Bu yıl, her izlediğimde beni çok rahatlatan sürpriz bir dizi başladı: This is Us
Yakın dostlarıma izlemelerini tavsiye ettim, başka arkadaşlarıma bahsettim. Bir an evvel izleyenler olsa da beraber konuşsak istedim. Buradan size de kesinlikle tavsiye ediyorum.
Ben bir dizi bağımlısı değilim. Türk dizilerinin çoğunu izlemem. Başından sonuna izlediğim Türk dizisi azdır. Onlar da Bir İstanbul Masalı, Hayat Şarkısı, Çemberimde Gül Oya, Elveda Rumeli, İkinci Bahar, Yalan Dünya gibi yapımlar.
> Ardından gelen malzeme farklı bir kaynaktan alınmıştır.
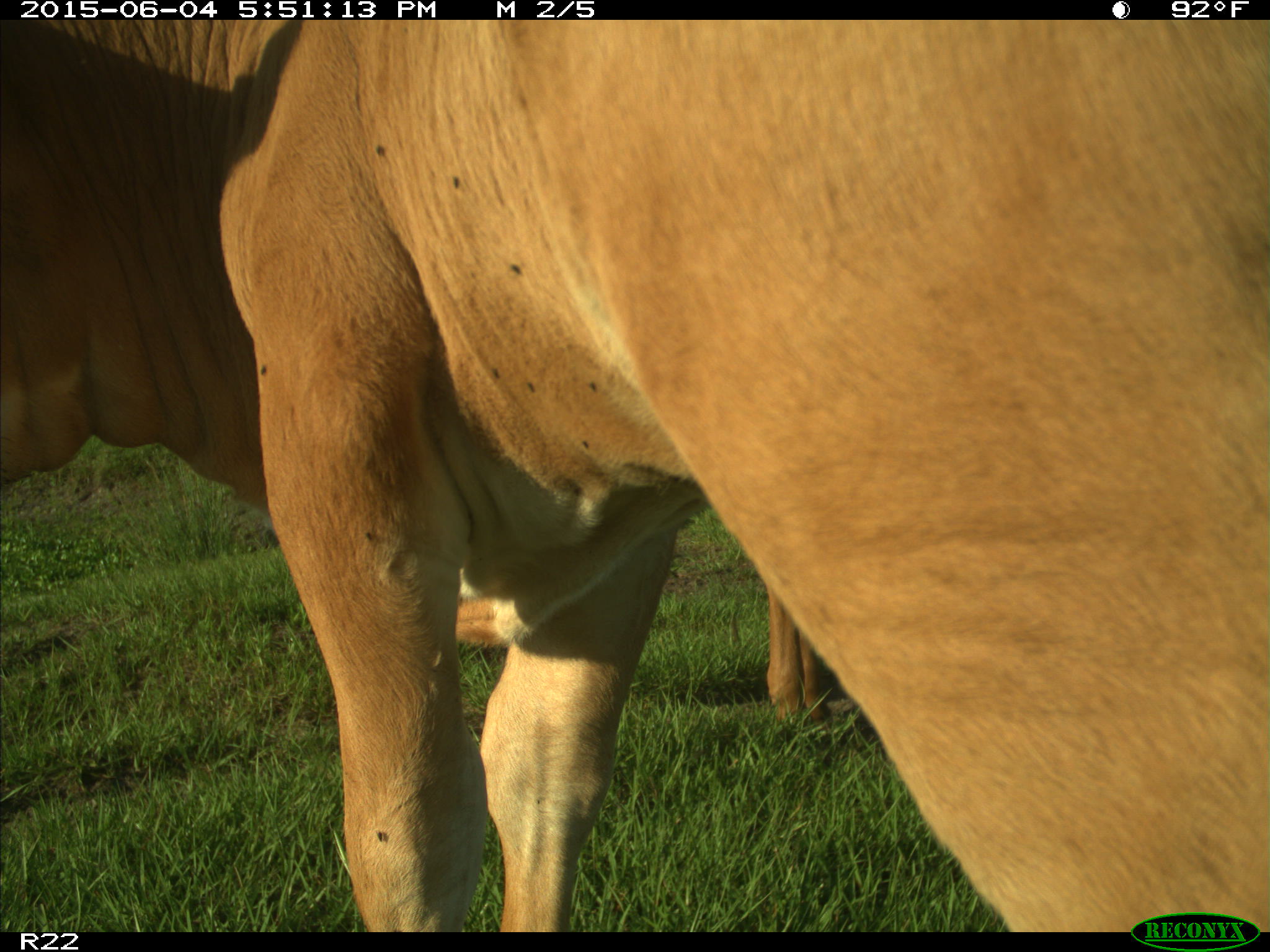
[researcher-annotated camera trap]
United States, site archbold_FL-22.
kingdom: Animalia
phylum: Chordata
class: Mammalia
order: Artiodactyla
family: Bovidae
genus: Bos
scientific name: Bos taurus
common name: domestic cow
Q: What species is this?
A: Bos taurus (domestic cow).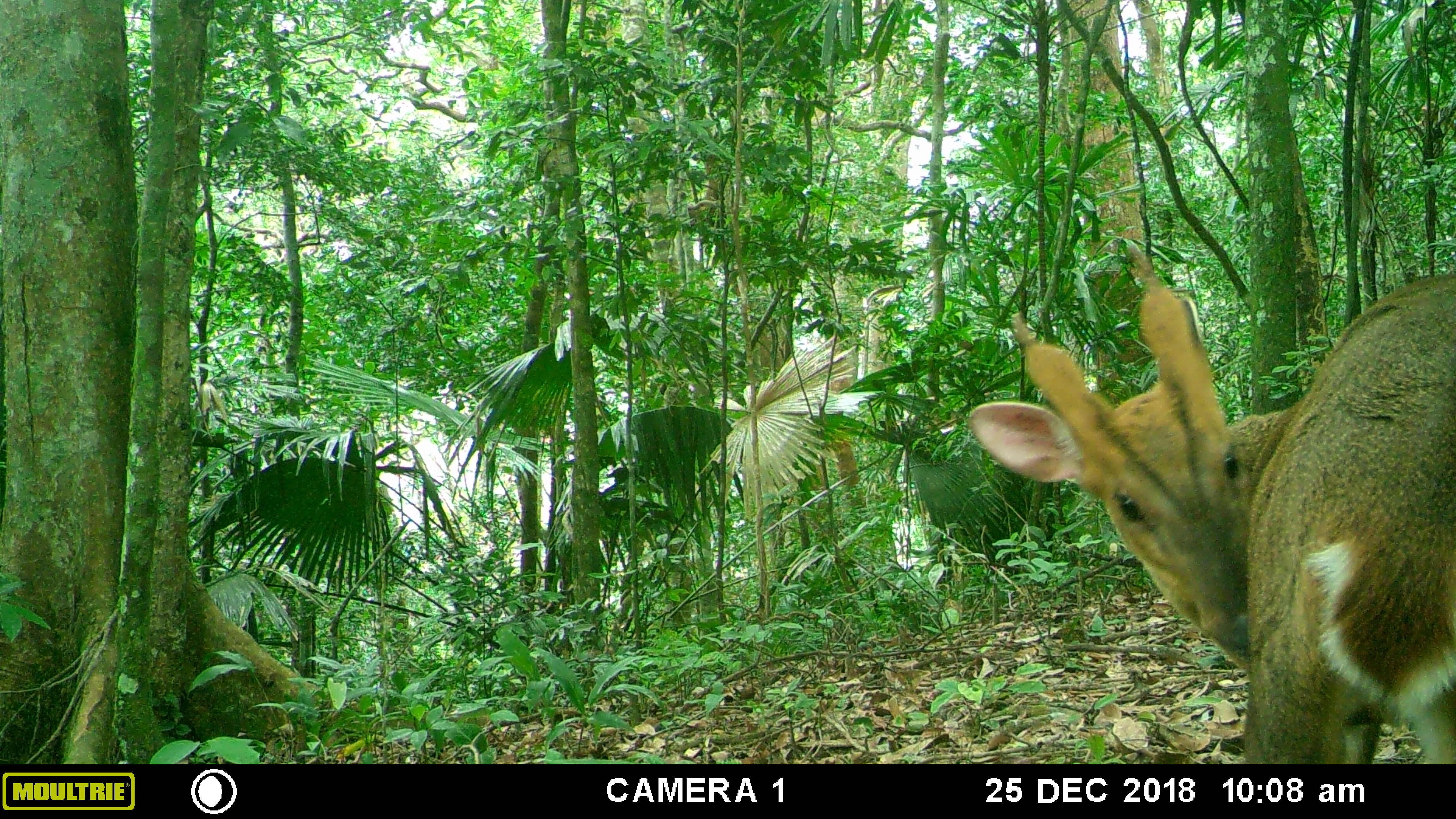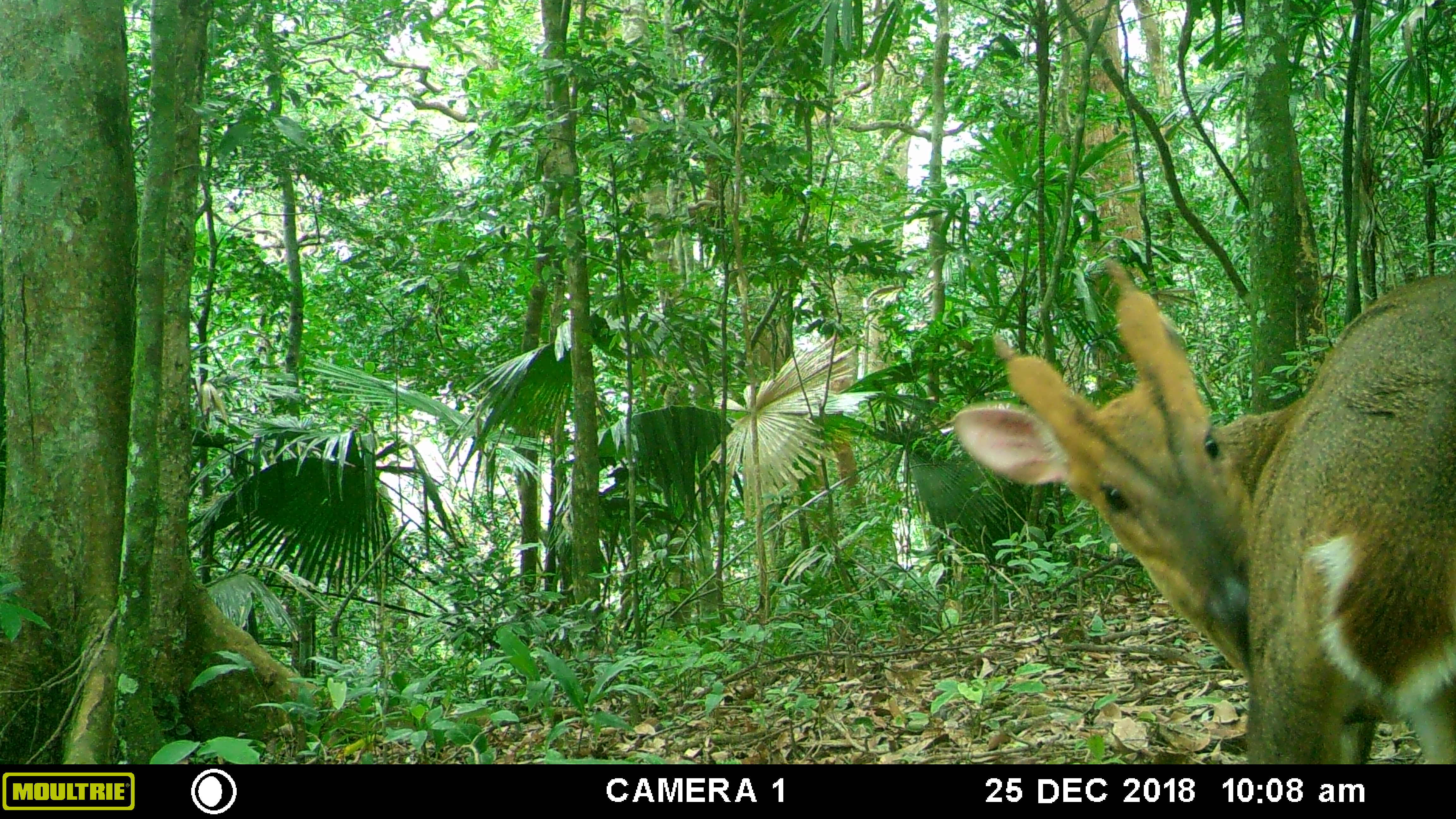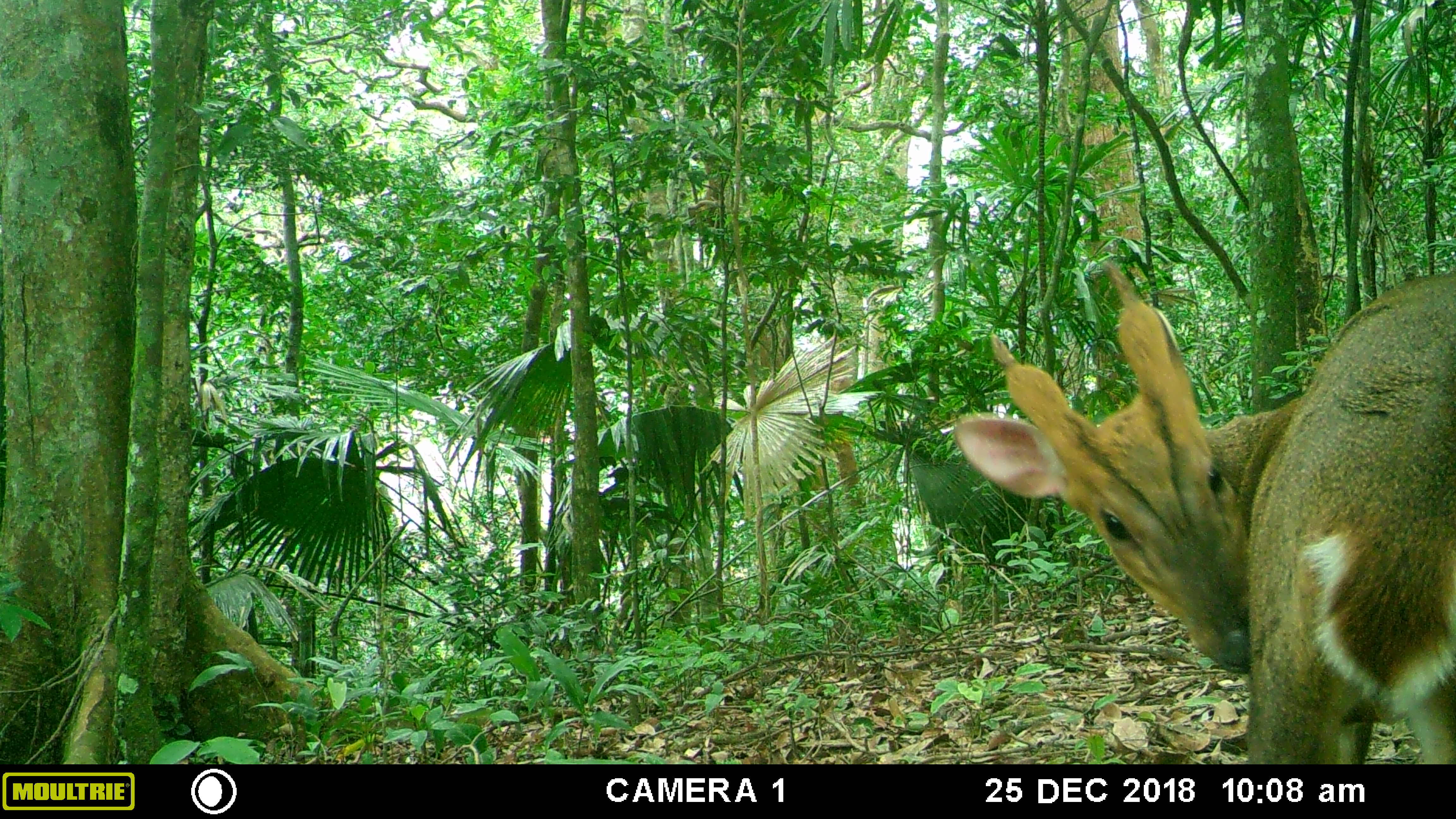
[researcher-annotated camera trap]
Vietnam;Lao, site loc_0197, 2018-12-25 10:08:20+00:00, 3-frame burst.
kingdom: Animalia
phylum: Chordata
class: Mammalia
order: Artiodactyla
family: Cervidae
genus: Muntiacus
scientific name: Muntiacus vuquangensis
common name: large-antlered muntjac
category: large antlered muntjac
Large antlered muntjac (large-antlered muntjac) (Muntiacus vuquangensis). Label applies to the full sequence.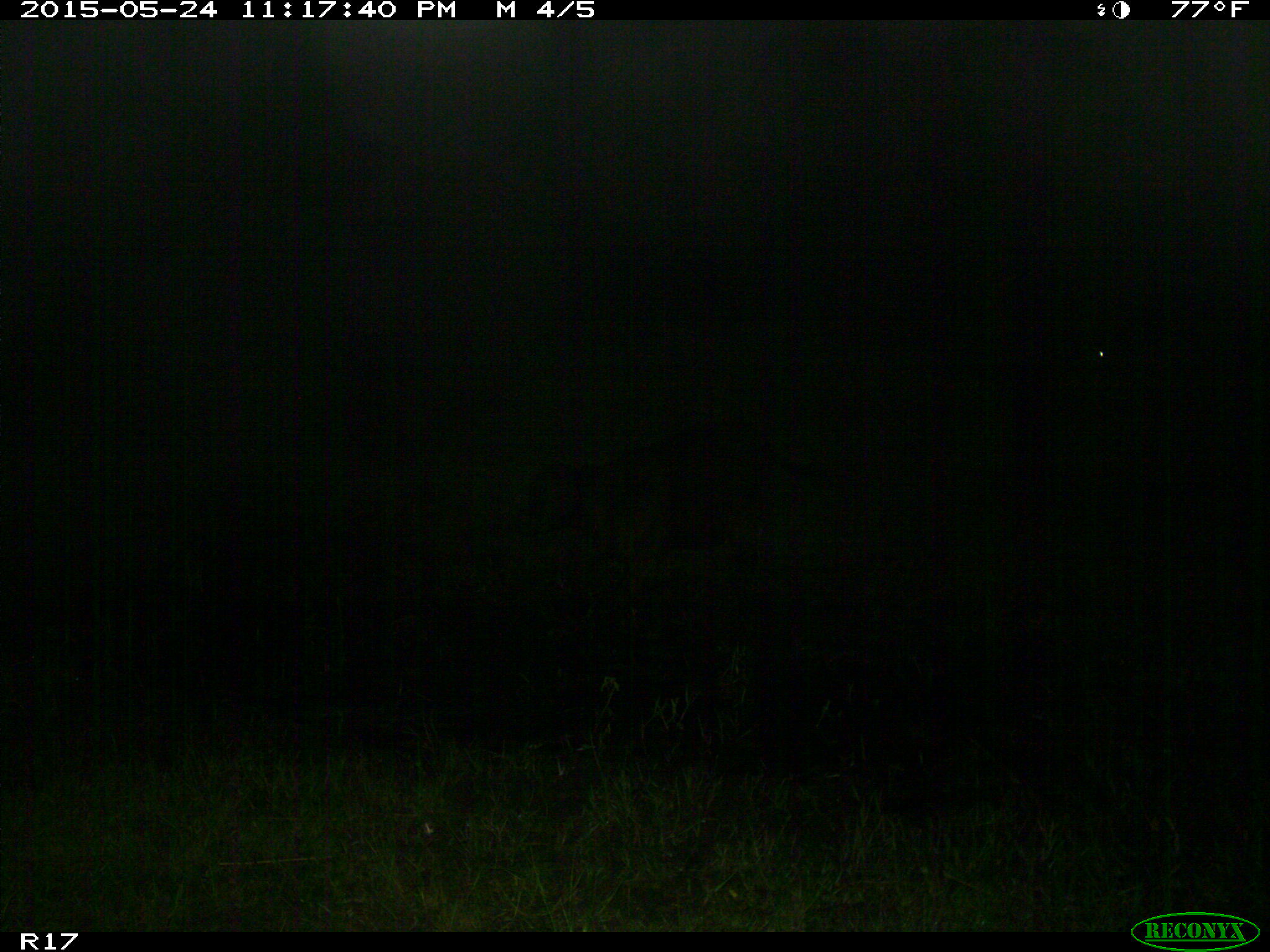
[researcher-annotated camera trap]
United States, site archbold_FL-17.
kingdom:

O kadar bunaltıcı bir ağırlıkları, zaman açısından anlamsız bir uzunlukları ve bolca karşısındaki seyirciyi salak yerine koyuşları oluyor ki daha ziyade yabancı yapımları tercih ediyorum.
Ancak ne zaman denk gelirsem geleyim, kaçıncı kere olursa olsun beni gülümseten bazı diziler de var var: How I Met Your Mother gibi. Bire bir karşılaştırılacak işler olmasalar da This is Us serisi benim açımdan tam olarak böyle bir iş. Karşılaştığım her an tekrar izleyebilirim çünkü her izleyişimde bir şey daha fark ediyor oluyorum.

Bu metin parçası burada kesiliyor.